If you have any information on this beer, if you've seen it, how to get it,
who has it, etc., I'd like to hear from you.
Oh, it's certainly not unknown ...
>If you have any information on this beer, if you've seen it, how to get it,
>who has it, etc., I'd like to hear from you.
Ron, I've never heard of its being imported to the U. S., and one reason
for that may well be that your opinion of the beer is far better
than most people's. I thought it was a fine beer to knock
back after working on the plumbing of my in-laws' house in Paris,
but not the sort of beer I'd actively go looking for; at least not
when it shared market shelf space with Chimay, Orval, Mort Subite,
= Martin Lodahl Systems Analyst, Capacity Planning, Pacific*Bell =
= mal...@pacbell.com Sacramento, CA USA 916.972.4821 =
= If it's good for ancient Druids runnin' nekkid through the wuids, =
= Drinkin' strange fermented fluids, it's good enough for me! (Unk.) =
You're quite right.... Here in France, pelforth brune is quite
common, and not at all sought after. But then I suppose it's part of
human nature as you always want what you can't get (e.g. the last
trend beerwise in Paris is Samuel Adams....); the other beers you
mention are definitely more ineteresting (apart for Jenlain, may be),
but if anyone really appreciates pelfort the I guess I'll go and have
one for them tonight....
OL> You're quite right.... Here in France, pelforth brune is quite
OL> common, and not at all sought after.

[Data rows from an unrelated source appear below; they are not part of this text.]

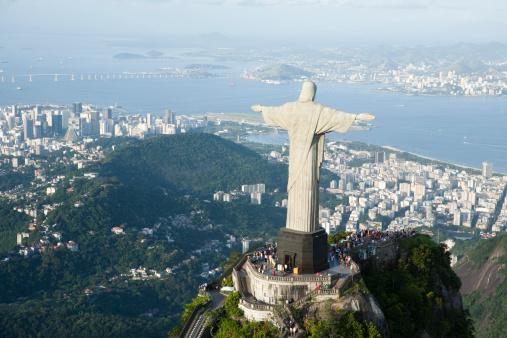 Mémoires brésiliennes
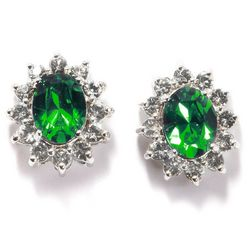 Shine Green Crystal Elements Stud Earrings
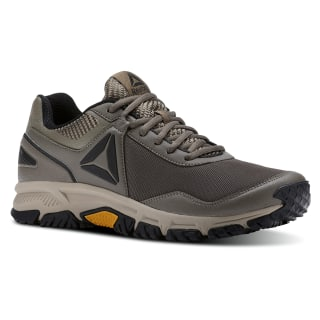 Reebok Ridgerider Trail 3.0 Grey / Coal / Gold CN3489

But then I suppose it's part
OL> of human nature as you always want what you can't get (e.g. the last
OL> trend beerwise in Paris is Samuel Adams....)
What's the verdict on 3 Monts? We see it regularly at only one outlet here in
the Washington, DC area and pick some up almost every time. One of our
regular dinner guests knows about our preference and always brings some over
for dinner, also. Apart from the Saint Sylvester Winter Ale we had last
weekend, and the Biere de Garde de Saint Leonard I used to get infrequently in
Canada, the 3 Monts is our favourite French/Flemish brew.
> but not the sort of beer I'd actively go looking for; at least not
> when it shared market shelf space with Chimay, Orval, Mort Subite,
> Jenlain, etc.
Are these dark beers? I spent several weeks in France a few years back trying
as many different French beers as I could get. I love dark, bock, porters and
stouts, and this was most tasty and refreshing. Although I like Pilsners and
lighter ales as well, my tastes definitely run to the dark.
The remark was mine.
Chimay is a Trappist, brewed in a monastery in Belgium, commonly available
in France. They make four variations, and sell three of them to the
public. The "red" is a sort of dark amber with a very distinctive
flavor rich in esters and phenolics, and rich in malt. The "white"
is paler, stronger, hoppier, with less in the way of malt flavors.
The "blue" (gold, in the USA) is dark, "raisiny," complex; perfect
with moules marinieres.
Orval is also a Trappist, but couldn't be more different. A very
hoppy beer, with a fabulous nose!
Mort Subite is a lambic: a spontaneously-fermented Belgian beer.
The Gueuze is sour, clean, crisp, complex. The peche is sweet and
fruity, a good accompaniment to a fruit dessert, but to my tastes,
horrid on its own. The cassis is sweet and syrupy, but a reasonable
aperitif. The rest of the variations are reasonable examples of
Jenlain is the only French beer in the group, but only by political
accident, as the brewery is about 15 minutes from the Belgian border,
by conservatively-driven car. It's an example of the Biere de Garde
style, which has always seemed very Belgian in its approach to me.
Amber, sweet, malty, well-balanced.
All these beers are commonly available in France.